[Extracted text]
'''
Figure 2 shows the TEM image of NCBMs for process parameter configurations P1–P4. As displayed in these TEM images, high proportions of O2 in the OAFSS tend to produce flakier NCBMs, and low proportions of O2 in the OAFSS tend to produce more spherical NCBMs (of which the diameters are approximately 20–30 nm). However, TEM images show only the local morphology and particle size of each sample; thus, the follow-up to this study will involve using a particle size/zeta potential analyzer to confirm the average particle sizes of suspended NCBMs. In addition, the follow-up will entail subjecting these flaky materials to XRD and Raman spectroscopy to determine whether they are graphene series (graphene, graphene oxide (GO), reduced graphene oxide (RGO)) or nanocarbon (NC).
Fig. 2
Fig. 2

TEM images of NCBMs for process parameters: a P1, b P2, c P3, and d P4

Figure 3 displays the XRD patterns of NCBMs for process parameter configurations P1–P4. As shown with the XRD patterns, the (0 0 1) diffraction peak was located at 2θ 11.6°, and from the regional uplift at 15° to 20° for P4 (proportion of O2 at the minimum in OAFSS), most of the NCBMs belonged to GO [28]. As the proportion of O2 (P4 to P1) increased, the (0 0 2) diffraction peak at 2θ 26.5° gradually increased, and the composition of the NCBMs gradually had less GO and more RGO [29, 30]. This phenomenon is attributed mainly to the flame temperature, which was lower than 800 °C when the C2H2 gas was combusted in an atmosphere without additional supply of O2 (P4). The configurations that supplied additional O2 also raised the flame temperature. The NCBMs generated by higher temperatures produced different degrees of thermal reduction with the water mist, causing the hydroxyl, epoxy, and carboxyl groups in the internal layers of the GO to gradually disappear; thus, GO was gradually reduced to RGO [29, 30]. Studies have disclosed the relatively broad range of XRD diffraction peaks for GO and RGO. Figure 3 shows that these peaks differ significantly, with a sharp prominence at 2θ 11.6° and 26.5° [30]. Sharply prominent diffraction peaks at 26.5° represent NCBMs that still contain hexagonal graphite-2H (PDF # 897213) [26]. The JCPDS data show only two characteristic peaks of carbon materials. The NCBMs in the present study should also contain amorphous carbon (AC) because their XRD diffraction patterns were assigned after comparing the JCPDS peaks with the overall morphology. The NCBMs produced by different process parameter configurations contained different proportions of GO, RGO, graphite-2H, and AC; these differences are discernible in the measurement results of TEM and XRD.
'''
[Provided material]
'''
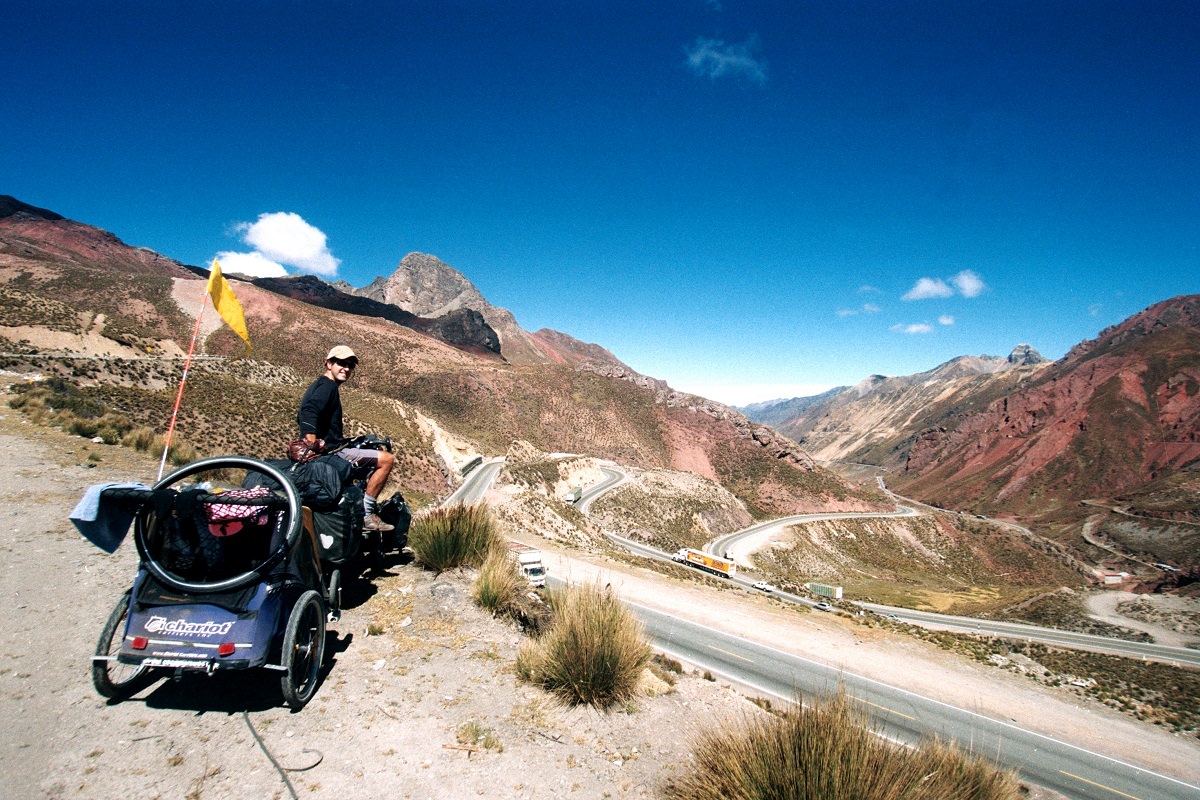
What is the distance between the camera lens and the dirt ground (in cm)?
322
'''
[What the task asks]
Reproduce the passage on the TEM and XRD results for NCBMs in full, word for word. The listing plays no part in what comes next.

[Complete answer]
Figure 2 shows the TEM image of NCBMs for process parameter configurations P1–P4. As displayed in these TEM images, high proportions of O2 in the OAFSS tend to produce flakier NCBMs, and low proportions of O2 in the OAFSS tend to produce more spherical NCBMs (of which the diameters are approximately 20–30 nm). However, TEM images show only the local morphology and particle size of each sample; thus, the follow-up to this study will involve using a particle size/zeta potential analyzer to confirm the average particle sizes of suspended NCBMs. In addition, the follow-up will entail subjecting these flaky materials to XRD and Raman spectroscopy to determine whether they are graphene series (graphene, graphene oxide (GO), reduced graphene oxide (RGO)) or nanocarbon (NC).
Fig. 2
Fig. 2

TEM images of NCBMs for process parameters: a P1, b P2, c P3, and d P4

Figure 3 displays the XRD patterns of NCBMs for process parameter configurations P1–P4. As shown with the XRD patterns, the (0 0 1) diffraction peak was located at 2θ 11.6°, and from the regional uplift at 15° to 20° for P4 (proportion of O2 at the minimum in OAFSS), most of the NCBMs belonged to GO [28]. As the proportion of O2 (P4 to P1) increased, the (0 0 2) diffraction peak at 2θ 26.5° gradually increased, and the composition of the NCBMs gradually had less GO and more RGO [29, 30]. This phenomenon is attributed mainly to the flame temperature, which was lower than 800 °C when the C2H2 gas was combusted in an atmosphere without additional supply of O2 (P4). The configurations that supplied additional O2 also raised the flame temperature. The NCBMs generated by higher temperatures produced different degrees of thermal reduction with the water mist, causing the hydroxyl, epoxy, and carboxyl groups in the internal layers of the GO to gradually disappear; thus, GO was gradually reduced to RGO [29, 30]. Studies have disclosed the relatively broad range of XRD diffraction peaks for GO and RGO. Figure 3 shows that these peaks differ significantly, with a sharp prominence at 2θ 11.6° and 26.5° [30]. Sharply prominent diffraction peaks at 26.5° represent NCBMs that still contain hexagonal graphite-2H (PDF # 897213) [26]. The JCPDS data show only two characteristic peaks of carbon materials. The NCBMs in the present study should also contain amorphous carbon (AC) because their XRD diffraction patterns were assigned after comparing the JCPDS peaks with the overall morphology. The NCBMs produced by different process parameter configurations contained different proportions of GO, RGO, graphite-2H, and AC; these differences are discernible in the measurement results of TEM and XRD.